Tlabs is our vision to become the center of innovation and incubation for the country. Today if you see the value chain of investors, very few people would risk on a very early stage startup. Tlabs actually has chosen the space where risk is extremely high, and do micro-seeding to that. It not just the micro-funding but it also mentors startups for a 12 week period so be able to understand how to build a business. Our interest in that is very simple, we have hired a lot of good people, but we have not hired all the good people in the country. So we wanted to create an ecosystem where people can come and develop their business and later get loosely connected with us. It’s a long term, 5-10 year’s vision which will help us to take the leadership position in terms of the Internet Businesses in India. The model is very similar to ycombinator, 500Startups, mentorship driven accelerator and it is at a very early stage.
So clearly there is lot of scope for startups in India, tell us how can we create a silicon valley in India?
See I think Silicon Valley is something, creating which is a very non-trivial exercise; otherwise New York would have built a Silicon Valley. In India I think everything has started to come in place, but there is one last hurdle, that India still doesn’t have enough exit options. So any startup is fueled if there is a prominent exit as Silicon Valley gives a lot of exit. Now companies like us which are larger in nature have an important role to play, by being more tech focused we hope to acquire a lot of companies, hope to invest in lot of companies to give innovation in our little way some meaning.

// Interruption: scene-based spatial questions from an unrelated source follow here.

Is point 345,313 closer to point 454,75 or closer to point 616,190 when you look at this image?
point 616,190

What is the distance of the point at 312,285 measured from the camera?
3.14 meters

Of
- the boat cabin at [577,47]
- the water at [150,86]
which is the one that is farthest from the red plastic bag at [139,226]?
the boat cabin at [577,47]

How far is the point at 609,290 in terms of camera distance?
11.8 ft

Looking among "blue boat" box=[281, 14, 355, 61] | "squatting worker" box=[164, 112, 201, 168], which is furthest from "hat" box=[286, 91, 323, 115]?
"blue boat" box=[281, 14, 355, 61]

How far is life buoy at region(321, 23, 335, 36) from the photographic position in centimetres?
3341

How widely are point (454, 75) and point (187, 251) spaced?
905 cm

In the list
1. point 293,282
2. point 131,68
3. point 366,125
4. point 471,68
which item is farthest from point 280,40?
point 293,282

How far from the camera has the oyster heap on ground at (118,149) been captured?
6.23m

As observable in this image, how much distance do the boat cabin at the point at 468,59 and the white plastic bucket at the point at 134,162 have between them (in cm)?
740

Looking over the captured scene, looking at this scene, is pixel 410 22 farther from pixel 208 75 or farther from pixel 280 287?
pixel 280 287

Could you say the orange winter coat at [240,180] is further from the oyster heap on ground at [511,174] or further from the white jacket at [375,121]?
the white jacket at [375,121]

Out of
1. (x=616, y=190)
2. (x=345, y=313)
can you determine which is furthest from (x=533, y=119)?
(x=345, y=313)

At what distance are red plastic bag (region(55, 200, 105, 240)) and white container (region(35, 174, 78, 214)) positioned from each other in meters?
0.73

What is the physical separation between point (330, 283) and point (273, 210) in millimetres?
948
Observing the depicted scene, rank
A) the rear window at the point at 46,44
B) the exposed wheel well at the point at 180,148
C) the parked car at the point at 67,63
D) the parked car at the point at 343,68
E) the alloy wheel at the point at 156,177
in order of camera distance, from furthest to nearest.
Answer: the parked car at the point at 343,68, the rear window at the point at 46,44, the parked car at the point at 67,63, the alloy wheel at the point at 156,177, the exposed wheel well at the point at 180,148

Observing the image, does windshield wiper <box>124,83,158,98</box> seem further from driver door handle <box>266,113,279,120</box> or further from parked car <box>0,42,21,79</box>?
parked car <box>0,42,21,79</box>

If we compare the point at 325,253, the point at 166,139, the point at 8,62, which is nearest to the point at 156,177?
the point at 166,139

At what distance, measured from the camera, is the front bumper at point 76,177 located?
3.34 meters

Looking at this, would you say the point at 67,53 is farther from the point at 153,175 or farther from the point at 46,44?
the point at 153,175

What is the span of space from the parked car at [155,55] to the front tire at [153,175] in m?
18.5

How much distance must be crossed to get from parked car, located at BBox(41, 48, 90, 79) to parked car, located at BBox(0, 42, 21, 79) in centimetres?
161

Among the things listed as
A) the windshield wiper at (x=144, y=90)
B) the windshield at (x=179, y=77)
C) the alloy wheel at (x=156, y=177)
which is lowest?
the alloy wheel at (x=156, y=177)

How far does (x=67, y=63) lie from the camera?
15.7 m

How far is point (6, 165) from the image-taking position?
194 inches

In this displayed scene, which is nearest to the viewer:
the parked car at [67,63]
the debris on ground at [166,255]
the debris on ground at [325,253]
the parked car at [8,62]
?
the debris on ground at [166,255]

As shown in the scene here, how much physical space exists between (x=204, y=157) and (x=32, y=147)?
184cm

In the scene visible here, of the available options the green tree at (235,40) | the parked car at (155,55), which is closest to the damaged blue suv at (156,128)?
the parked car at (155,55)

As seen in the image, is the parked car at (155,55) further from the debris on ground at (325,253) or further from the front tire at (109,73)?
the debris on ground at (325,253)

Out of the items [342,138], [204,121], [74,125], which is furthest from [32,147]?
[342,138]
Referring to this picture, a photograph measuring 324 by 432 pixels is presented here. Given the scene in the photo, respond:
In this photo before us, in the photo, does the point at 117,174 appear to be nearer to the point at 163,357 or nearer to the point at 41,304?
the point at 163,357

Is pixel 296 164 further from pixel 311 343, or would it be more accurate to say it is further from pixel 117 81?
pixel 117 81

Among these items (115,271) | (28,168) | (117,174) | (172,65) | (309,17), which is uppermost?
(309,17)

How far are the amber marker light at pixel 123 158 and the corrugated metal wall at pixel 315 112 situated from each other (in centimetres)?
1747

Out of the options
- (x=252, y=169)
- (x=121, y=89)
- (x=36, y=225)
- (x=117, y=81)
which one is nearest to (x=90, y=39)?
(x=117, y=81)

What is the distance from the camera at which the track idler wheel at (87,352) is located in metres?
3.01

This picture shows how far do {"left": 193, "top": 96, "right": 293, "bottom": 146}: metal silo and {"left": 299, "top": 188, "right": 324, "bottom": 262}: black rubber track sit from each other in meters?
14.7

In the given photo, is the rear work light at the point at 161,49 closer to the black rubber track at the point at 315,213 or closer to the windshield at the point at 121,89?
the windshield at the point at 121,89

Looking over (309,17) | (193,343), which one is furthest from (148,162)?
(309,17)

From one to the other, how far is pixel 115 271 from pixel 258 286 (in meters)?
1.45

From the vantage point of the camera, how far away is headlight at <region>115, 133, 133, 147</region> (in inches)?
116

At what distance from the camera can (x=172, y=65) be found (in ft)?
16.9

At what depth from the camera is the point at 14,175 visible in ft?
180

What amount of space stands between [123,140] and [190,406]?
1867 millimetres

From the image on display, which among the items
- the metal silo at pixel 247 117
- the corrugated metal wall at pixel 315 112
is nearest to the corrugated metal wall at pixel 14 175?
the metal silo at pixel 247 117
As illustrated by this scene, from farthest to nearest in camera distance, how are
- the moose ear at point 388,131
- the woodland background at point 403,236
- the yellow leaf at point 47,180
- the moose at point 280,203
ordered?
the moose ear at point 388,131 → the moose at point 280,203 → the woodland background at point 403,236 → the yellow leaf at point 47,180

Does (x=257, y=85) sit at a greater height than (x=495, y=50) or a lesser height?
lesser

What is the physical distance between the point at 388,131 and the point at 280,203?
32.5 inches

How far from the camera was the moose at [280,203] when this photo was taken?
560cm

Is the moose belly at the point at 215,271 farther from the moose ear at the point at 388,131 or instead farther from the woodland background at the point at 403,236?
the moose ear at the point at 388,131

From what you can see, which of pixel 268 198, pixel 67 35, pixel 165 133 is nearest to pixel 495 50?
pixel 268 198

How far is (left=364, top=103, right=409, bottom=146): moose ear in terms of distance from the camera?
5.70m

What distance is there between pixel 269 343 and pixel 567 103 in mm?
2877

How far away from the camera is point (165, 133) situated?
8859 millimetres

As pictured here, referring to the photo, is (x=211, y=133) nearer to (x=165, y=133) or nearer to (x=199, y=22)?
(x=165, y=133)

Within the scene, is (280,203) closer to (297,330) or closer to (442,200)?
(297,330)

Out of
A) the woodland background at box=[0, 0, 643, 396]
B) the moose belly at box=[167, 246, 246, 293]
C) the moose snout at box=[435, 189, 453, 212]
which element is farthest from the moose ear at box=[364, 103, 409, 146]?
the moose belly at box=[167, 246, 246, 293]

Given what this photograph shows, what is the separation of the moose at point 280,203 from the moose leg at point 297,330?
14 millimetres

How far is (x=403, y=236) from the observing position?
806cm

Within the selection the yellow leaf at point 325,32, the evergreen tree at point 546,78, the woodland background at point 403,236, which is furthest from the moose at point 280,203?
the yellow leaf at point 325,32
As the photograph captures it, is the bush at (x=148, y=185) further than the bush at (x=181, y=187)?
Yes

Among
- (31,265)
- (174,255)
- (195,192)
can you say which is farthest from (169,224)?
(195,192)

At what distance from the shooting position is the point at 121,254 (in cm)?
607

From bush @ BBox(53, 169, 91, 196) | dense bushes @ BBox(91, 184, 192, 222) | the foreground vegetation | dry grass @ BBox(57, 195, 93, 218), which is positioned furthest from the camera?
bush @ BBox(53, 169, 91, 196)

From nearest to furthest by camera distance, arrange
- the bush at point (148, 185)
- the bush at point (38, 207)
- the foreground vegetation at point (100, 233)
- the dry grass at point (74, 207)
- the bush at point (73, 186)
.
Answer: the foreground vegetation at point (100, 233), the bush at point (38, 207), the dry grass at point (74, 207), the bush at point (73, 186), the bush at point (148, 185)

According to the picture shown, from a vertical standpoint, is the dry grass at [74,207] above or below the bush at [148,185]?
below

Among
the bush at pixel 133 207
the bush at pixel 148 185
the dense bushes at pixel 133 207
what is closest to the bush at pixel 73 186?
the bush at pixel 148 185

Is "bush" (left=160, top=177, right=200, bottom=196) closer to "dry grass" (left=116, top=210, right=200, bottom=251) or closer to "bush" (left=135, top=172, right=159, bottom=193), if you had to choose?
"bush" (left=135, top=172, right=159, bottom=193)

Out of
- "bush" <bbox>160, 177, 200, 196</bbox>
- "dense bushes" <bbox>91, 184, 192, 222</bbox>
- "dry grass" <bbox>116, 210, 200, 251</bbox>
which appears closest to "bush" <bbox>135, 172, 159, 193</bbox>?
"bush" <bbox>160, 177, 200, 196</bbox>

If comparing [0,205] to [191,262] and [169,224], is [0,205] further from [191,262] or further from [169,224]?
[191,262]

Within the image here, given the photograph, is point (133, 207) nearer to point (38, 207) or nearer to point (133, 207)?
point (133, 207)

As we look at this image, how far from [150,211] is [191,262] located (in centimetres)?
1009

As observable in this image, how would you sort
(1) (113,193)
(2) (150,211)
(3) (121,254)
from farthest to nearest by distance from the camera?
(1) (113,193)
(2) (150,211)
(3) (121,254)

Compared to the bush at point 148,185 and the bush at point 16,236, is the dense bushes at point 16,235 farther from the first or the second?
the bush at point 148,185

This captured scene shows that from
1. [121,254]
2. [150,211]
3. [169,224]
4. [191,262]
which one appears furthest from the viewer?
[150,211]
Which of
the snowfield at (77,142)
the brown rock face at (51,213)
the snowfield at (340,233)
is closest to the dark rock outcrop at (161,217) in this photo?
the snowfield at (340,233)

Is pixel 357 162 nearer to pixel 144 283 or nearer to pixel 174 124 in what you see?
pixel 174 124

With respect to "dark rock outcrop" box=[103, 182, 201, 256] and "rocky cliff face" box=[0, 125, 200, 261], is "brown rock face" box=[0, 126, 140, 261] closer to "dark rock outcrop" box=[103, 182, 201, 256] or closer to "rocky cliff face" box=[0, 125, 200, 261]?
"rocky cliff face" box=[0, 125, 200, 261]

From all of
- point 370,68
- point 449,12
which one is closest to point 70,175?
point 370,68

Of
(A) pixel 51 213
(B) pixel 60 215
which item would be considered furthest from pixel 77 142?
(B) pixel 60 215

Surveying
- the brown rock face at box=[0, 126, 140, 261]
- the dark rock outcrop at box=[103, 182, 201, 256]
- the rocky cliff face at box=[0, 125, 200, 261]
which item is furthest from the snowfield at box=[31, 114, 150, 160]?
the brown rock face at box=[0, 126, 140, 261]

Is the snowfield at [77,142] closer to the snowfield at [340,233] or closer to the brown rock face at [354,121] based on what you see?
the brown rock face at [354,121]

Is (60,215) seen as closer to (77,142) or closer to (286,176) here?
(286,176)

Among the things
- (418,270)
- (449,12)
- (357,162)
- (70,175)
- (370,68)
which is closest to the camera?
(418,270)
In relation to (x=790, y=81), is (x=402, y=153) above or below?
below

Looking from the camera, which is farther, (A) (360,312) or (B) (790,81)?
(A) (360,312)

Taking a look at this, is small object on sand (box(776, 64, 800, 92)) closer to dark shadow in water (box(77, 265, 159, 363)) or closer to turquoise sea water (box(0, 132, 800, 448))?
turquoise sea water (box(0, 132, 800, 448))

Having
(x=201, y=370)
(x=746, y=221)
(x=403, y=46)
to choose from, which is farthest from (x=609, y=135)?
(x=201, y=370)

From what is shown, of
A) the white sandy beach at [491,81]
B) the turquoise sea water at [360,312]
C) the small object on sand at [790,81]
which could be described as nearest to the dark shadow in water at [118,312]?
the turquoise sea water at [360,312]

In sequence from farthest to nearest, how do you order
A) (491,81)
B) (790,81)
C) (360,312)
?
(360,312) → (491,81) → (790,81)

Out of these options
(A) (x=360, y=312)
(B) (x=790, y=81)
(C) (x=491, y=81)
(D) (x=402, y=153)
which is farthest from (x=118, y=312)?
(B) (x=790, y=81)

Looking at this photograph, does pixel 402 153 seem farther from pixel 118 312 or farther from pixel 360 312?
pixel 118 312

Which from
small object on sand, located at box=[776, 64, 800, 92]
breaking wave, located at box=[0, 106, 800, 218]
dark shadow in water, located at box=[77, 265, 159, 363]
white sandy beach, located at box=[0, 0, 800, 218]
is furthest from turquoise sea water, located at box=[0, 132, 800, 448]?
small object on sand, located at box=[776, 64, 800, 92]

So where are we heading to in ecommerce?
I expect a lot of consolidation. I think building an ecommerce business is very capital intensive, that so a business to be good in 5 areas it will need a lot of capital to be able to sustain. Ecommerce as an industry is on a massive way to grow, it is as exciting as it can be. So consolidation will happen for the hygiene of the industry but will not slowdown the ecommerce from number of consumers, number of transactions which happen on the ecommerce sites will continue to grow and today online commerce is just less than 1% of the total retail in India, in US I believe it has also just started to hit over 6% of online to offline commerce. So the opportunity this country has is even massive. It’s just that you have to be patient; you have to create long term value and get into categories which make sense.